>> Begin Given text

The rate of entropy generation in this control volume (consisting of both heat exchanger and heat pump) is positive; therefore, it is very likely that this setup can work in reality, and the processes in the heat exchanger and heat pump are irreversible.

To further verify this, we can calculate the rate of entropy generation for each individual device, i.e., heat exchanger and heat pump, separately. However, with the given information, there exists a challenge to evaluate the amount of entropy transfer due to the heat transfer provided by the heat pump to the heat exchanger. Strictly speaking, $\displaystyle\int \dfrac{\dot{Q}}{T_b}$ should be evaluated because the temperature of the heat exchanger varies, leading to a possible variation of temperature, $T_b$, at the boundary between the heat pump and the heat exchanger. The relation between the instantaneous rate of heat transfer from the heat pump to the heat exchanger, $\dot{Q}$, and the boundary temperature, $T_b$, must be obtained to enable a detailed analysis.

Here, let us perform a simplified calculation to demonstrate the concept. Assume that $T_b$ remains constant as the average temperature between the inlet and the outlet of the heat exchanger, thus $T_b=35^ \rm{o} \rm{C}=308.15 \ \rm{K}$.

>> End Given text
>> Begin The records

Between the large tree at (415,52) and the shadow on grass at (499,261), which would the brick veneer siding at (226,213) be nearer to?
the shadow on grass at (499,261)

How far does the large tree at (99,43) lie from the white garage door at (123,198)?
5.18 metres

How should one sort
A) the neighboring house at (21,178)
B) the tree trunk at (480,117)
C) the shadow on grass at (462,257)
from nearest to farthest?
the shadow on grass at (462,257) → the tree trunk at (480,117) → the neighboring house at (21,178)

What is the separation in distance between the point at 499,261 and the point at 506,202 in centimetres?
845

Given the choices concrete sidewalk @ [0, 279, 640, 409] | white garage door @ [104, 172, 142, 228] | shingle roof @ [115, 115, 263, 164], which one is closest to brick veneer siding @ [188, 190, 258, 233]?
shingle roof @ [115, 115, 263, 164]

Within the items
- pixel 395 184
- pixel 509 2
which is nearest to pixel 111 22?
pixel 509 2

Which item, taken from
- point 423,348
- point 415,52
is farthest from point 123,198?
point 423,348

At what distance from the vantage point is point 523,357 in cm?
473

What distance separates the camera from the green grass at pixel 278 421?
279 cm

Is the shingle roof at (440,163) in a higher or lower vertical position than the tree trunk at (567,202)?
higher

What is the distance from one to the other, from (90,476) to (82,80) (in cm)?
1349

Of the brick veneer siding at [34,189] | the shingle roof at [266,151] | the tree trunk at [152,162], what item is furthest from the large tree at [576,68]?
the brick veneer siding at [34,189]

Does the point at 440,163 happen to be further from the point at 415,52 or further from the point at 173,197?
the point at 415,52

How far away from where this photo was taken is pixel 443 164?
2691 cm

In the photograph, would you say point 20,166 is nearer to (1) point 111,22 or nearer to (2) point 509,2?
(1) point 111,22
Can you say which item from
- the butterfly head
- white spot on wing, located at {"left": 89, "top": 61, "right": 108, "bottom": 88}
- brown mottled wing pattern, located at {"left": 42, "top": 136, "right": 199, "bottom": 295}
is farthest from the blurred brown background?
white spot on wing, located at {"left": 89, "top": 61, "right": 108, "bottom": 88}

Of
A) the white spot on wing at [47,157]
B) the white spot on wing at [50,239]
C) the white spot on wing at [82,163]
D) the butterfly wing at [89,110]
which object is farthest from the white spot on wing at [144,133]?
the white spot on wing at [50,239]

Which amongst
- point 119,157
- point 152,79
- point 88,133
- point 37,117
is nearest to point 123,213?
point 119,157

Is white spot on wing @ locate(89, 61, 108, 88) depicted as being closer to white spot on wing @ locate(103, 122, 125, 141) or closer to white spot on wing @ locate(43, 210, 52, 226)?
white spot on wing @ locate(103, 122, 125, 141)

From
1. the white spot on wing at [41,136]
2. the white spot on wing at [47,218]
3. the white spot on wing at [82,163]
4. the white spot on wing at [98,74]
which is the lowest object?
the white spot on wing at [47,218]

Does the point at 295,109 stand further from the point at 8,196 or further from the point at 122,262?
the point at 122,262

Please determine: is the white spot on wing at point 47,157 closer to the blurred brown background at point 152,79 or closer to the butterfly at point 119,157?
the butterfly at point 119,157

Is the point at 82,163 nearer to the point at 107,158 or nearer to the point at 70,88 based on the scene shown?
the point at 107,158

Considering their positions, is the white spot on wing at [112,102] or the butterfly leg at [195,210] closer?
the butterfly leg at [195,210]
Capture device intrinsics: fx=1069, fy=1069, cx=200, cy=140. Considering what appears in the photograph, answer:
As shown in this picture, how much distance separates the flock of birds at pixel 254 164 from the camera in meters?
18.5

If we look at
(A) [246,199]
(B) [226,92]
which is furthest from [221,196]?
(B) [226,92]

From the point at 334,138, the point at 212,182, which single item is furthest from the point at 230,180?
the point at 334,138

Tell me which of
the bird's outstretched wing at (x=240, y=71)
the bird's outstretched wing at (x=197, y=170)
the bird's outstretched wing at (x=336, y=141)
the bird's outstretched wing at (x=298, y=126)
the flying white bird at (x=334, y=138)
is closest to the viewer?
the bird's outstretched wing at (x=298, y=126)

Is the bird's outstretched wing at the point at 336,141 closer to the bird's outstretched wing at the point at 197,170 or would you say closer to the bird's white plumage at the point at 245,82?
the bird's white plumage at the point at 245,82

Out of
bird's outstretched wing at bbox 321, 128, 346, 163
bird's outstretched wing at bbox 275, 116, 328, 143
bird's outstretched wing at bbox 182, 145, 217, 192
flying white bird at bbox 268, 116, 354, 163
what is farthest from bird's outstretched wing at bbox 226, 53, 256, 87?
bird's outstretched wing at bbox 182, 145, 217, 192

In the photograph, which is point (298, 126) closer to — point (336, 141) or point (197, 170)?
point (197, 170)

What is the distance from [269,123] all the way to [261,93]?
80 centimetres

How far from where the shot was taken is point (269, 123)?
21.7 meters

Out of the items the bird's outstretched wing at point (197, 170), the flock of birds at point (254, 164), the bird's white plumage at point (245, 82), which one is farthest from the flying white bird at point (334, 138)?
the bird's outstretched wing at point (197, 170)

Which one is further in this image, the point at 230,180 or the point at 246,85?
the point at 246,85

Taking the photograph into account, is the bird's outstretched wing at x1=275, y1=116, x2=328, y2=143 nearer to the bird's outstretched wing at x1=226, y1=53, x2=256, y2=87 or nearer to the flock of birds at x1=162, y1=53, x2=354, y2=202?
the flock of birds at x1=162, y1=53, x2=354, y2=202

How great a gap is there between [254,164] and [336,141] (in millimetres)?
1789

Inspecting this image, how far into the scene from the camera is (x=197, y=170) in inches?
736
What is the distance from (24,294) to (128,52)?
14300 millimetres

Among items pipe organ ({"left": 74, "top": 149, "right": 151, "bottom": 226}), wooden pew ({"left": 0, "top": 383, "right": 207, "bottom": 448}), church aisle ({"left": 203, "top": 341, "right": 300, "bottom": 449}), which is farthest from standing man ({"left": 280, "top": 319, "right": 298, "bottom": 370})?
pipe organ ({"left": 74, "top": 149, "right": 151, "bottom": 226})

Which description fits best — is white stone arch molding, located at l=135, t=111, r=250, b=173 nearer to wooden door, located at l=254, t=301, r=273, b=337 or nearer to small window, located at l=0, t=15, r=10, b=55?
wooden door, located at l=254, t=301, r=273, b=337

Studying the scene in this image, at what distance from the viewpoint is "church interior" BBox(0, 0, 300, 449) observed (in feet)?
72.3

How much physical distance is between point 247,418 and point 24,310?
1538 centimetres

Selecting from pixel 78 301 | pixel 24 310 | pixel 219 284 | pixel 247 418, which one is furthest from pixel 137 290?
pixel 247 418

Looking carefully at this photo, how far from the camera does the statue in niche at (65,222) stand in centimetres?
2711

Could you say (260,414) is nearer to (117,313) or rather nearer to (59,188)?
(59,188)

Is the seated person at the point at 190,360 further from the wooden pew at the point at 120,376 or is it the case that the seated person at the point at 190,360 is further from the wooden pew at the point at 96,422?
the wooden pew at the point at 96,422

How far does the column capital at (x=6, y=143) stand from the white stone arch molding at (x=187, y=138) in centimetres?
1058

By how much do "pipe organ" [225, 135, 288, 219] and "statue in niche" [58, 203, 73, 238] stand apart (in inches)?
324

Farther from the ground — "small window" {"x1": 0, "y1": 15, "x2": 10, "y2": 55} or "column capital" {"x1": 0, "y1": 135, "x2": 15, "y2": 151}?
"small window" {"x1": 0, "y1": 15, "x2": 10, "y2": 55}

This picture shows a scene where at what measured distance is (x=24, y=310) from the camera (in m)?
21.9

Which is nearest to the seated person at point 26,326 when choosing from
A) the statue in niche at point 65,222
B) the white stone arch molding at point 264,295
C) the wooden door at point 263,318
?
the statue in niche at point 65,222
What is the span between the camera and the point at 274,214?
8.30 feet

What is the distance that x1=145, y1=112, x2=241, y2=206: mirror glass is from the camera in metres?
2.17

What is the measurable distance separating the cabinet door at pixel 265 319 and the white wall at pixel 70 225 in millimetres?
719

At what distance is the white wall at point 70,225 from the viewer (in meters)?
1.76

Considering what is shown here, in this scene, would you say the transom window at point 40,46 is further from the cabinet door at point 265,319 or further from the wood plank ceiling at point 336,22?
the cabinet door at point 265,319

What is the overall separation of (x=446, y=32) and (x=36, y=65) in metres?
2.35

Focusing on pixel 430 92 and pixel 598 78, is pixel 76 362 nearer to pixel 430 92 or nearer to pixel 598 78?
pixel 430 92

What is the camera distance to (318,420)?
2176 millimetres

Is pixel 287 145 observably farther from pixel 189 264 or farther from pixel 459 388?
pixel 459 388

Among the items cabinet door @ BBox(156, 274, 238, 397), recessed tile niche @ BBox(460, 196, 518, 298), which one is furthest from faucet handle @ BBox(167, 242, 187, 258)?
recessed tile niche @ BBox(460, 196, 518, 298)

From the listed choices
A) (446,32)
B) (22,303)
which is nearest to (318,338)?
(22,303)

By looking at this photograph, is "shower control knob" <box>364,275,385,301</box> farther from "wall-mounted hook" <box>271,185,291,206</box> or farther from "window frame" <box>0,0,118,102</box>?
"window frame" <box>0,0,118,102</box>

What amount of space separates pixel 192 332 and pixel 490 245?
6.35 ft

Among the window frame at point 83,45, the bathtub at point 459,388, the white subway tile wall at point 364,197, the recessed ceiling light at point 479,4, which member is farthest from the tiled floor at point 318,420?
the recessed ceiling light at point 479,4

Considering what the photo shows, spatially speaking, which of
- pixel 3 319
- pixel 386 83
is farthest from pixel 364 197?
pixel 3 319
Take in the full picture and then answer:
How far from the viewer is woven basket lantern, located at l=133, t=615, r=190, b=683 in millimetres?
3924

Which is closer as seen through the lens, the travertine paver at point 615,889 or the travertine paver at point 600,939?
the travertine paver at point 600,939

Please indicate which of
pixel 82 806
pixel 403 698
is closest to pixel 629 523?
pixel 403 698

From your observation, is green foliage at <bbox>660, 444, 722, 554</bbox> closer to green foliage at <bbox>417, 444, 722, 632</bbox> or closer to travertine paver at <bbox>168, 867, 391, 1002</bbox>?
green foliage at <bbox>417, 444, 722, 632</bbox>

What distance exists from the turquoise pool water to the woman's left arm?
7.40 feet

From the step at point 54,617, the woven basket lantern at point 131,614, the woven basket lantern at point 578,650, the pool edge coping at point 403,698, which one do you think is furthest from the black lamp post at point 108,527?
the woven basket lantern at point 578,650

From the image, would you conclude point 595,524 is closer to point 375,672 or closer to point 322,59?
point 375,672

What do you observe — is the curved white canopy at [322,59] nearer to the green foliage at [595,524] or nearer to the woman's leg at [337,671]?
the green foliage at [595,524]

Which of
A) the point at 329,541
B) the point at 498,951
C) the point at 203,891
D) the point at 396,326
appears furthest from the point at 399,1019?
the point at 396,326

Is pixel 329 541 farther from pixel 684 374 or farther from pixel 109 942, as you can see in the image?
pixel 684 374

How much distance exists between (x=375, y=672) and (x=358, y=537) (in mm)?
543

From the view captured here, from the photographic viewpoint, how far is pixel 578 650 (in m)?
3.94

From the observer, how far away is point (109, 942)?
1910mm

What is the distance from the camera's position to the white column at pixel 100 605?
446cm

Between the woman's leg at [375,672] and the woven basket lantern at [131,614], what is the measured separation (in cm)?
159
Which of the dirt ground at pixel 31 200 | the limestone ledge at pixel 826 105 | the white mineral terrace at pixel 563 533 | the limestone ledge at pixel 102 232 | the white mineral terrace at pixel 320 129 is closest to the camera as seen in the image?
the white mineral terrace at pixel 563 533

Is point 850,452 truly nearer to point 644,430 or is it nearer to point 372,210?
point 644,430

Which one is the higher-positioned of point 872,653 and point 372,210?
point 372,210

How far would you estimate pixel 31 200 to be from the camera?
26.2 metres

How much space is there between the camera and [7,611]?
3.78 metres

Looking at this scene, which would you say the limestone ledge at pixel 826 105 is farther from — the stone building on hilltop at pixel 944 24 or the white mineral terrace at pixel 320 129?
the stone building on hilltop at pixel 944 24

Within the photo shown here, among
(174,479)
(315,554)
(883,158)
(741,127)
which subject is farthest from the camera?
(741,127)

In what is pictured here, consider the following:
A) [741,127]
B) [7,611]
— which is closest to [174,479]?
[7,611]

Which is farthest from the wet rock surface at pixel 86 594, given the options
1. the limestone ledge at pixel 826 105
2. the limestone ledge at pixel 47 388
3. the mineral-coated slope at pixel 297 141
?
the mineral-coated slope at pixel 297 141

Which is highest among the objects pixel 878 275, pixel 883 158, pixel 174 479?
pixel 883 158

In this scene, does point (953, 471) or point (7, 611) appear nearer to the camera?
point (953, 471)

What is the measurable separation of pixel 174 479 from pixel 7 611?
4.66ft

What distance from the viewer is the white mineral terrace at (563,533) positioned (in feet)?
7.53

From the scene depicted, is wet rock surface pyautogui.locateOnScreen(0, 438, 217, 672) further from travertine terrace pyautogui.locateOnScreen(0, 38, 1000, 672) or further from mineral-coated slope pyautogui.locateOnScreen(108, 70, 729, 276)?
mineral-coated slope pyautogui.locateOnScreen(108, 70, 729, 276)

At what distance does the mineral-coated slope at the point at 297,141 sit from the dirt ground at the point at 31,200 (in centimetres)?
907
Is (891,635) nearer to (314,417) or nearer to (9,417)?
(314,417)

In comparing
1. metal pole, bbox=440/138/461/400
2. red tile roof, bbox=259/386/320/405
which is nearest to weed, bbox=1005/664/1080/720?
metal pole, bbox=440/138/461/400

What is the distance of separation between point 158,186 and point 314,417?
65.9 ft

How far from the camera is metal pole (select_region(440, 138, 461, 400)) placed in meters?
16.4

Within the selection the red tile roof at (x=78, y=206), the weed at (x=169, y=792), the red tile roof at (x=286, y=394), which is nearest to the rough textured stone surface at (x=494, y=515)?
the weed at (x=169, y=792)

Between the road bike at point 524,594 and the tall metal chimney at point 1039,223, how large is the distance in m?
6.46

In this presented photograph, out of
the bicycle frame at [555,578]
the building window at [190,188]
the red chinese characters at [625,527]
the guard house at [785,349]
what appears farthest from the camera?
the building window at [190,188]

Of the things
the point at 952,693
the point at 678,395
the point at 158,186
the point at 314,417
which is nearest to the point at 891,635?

>> End The records

> **Complete the following**
a) Quote the passage on entropy generation from "To further verify" up to and including "a detailed analysis.".
b) Print the listing from its first line up to and including the line with "5.18 metres".
The passage on entropy generation and the listing are independent of each other.

> **Solutions to the tasks**
a)
To further verify this, we can calculate the rate of entropy generation for each individual device, i.e., heat exchanger and heat pump, separately. However, with the given information, there exists a challenge to evaluate the amount of entropy transfer due to the heat transfer provided by the heat pump to the heat exchanger. Strictly speaking, $\displaystyle\int \dfrac{\dot{Q}}{T_b}$ should be evaluated because the temperature of the heat exchanger varies, leading to a possible variation of temperature, $T_b$, at the boundary between the heat pump and the heat exchanger. The relation between the instantaneous rate of heat transfer from the heat pump to the heat exchanger, $\dot{Q}$, and the boundary temperature, $T_b$, must be obtained to enable a detailed analysis.

b)
Between the large tree at (415,52) and the shadow on grass at (499,261), which would the brick veneer siding at (226,213) be nearer to?
the shadow on grass at (499,261)

How far does the large tree at (99,43) lie from the white garage door at (123,198)?
5.18 metres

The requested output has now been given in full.